U.S. Supreme Court Eliminates Heightened Standard for Reverse Discrimination Claims
Written By:
Zachary Posess
Gibbons P.C.
On June 5, 2025, the U.S. Supreme Court issued a unanimous decision that places reverse discrimination claims on equal footing with traditional discrimination claims under federal law. Ames v. Ohio Department of Youth Services, 605 U.S. ___ (2025). The plaintiff, a heterosexual woman, claimed her employer denied her a promotion and demoted her on the basis of her sexual orientation. The Sixth Circuit dismissed her claims, finding she had failed to surpass the additional hurdle required in reverse discrimination claims to identify “background circumstances” demonstrating the Ohio Department of Youth Services was the “unusual employer” that discriminates against members of a majority group.
The Supreme Court rejected the “background circumstances” test, which had been adopted by five lower Circuits, and held that majority-group members cannot be subject to a heightened burden of proof because the text of Title VII makes no such distinction. Now, federal judges and agencies can no longer assume that historically disadvantaged groups are more likely to be subject to discrimination in the workplace. Justice Ketanji Brown Jackson wrote: “By establishing the same protections for every ‘individual’—without regard to that individual’s membership in a minority or majority group—Congress left no room for courts to impose special requirements on majority-group plaintiffs alone.” The full decision is available here.

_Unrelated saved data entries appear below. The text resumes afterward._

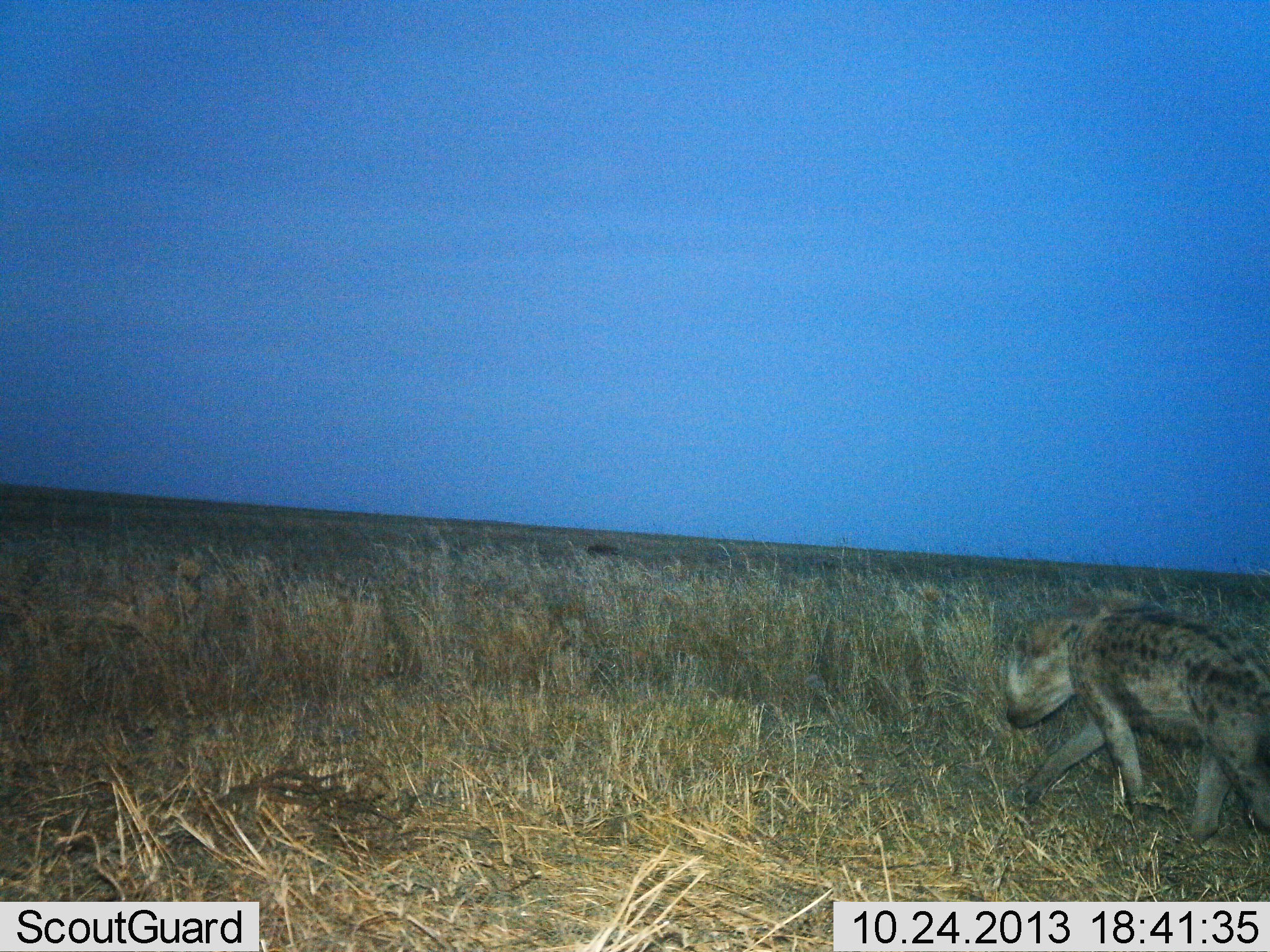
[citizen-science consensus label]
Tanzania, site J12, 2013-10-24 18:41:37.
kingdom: Animalia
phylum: Chordata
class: Mammalia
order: Carnivora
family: Hyaenidae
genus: Crocuta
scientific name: Crocuta crocuta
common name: spotted hyena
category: hyenaspotted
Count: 1.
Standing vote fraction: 0%.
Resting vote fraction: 0%.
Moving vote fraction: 100%.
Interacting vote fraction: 0%.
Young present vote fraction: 0%.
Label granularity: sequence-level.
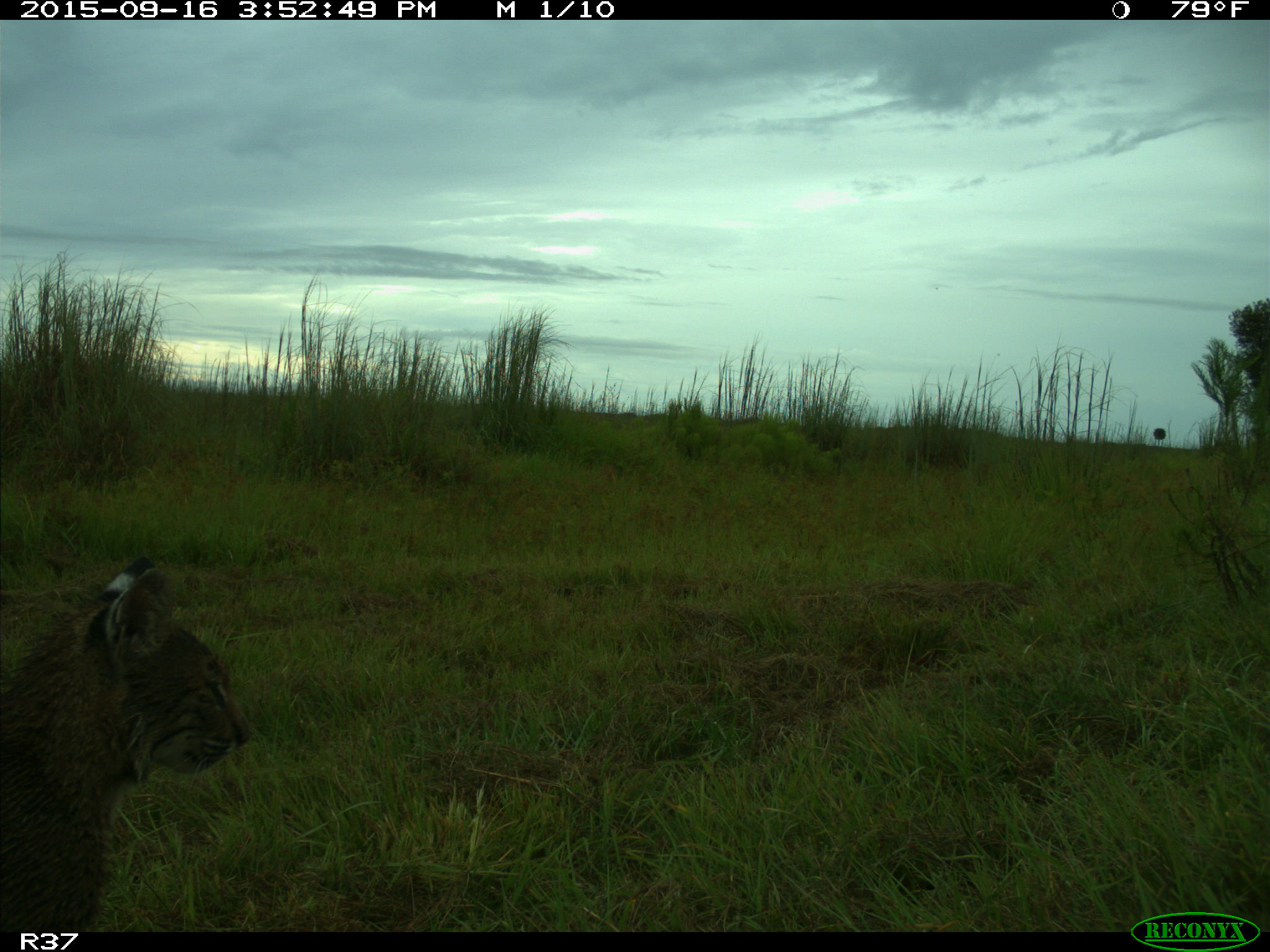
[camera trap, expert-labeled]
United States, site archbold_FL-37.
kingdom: Animalia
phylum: Chordata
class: Mammalia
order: Carnivora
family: Felidae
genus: Lynx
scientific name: Lynx rufus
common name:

Moving forward, we expect that the Ames decision will result in more federal discrimination claims from majority-group members. The ruling also aligns with the Trump administration’s anti-diversity, equity, and inclusion (DEI) policies. Even before the Ames decision, the Equal Employment Opportunity Commission and Department of Justice issued guidance to employees who believe they may be experiencing discrimination related to DEI programs at work, emphasizing that Title VII “applies equally to all racial, ethnic, and national origin groups, as well as both sexes.” By design, most DEI initiatives are intended to provide a benefit to historically disadvantaged groups. We recommend employers seek legal guidance on if and how to maintain these programs in compliance with federal law.
Finally, the ruling in Ames does not necessarily apply to claims of discrimination under state law. For example, New Jersey courts, where most plaintiffs in the state file their employment-related claims, still require plaintiffs to meet a heightened standard of proof to establish a prima facie reverse discrimination claim. See Bergen Commer. Bank v. Sisler, 157 N.J. 188, 218 (1999). However, state courts (including New Jersey’s) frequently defer to the U.S. Supreme Court’s interpretation of Title VII when evaluating their own anti-discrimination statutes. Therefore, it is possible that New Jersey courts will seek to move toward the Supreme Court’s approach in Ames.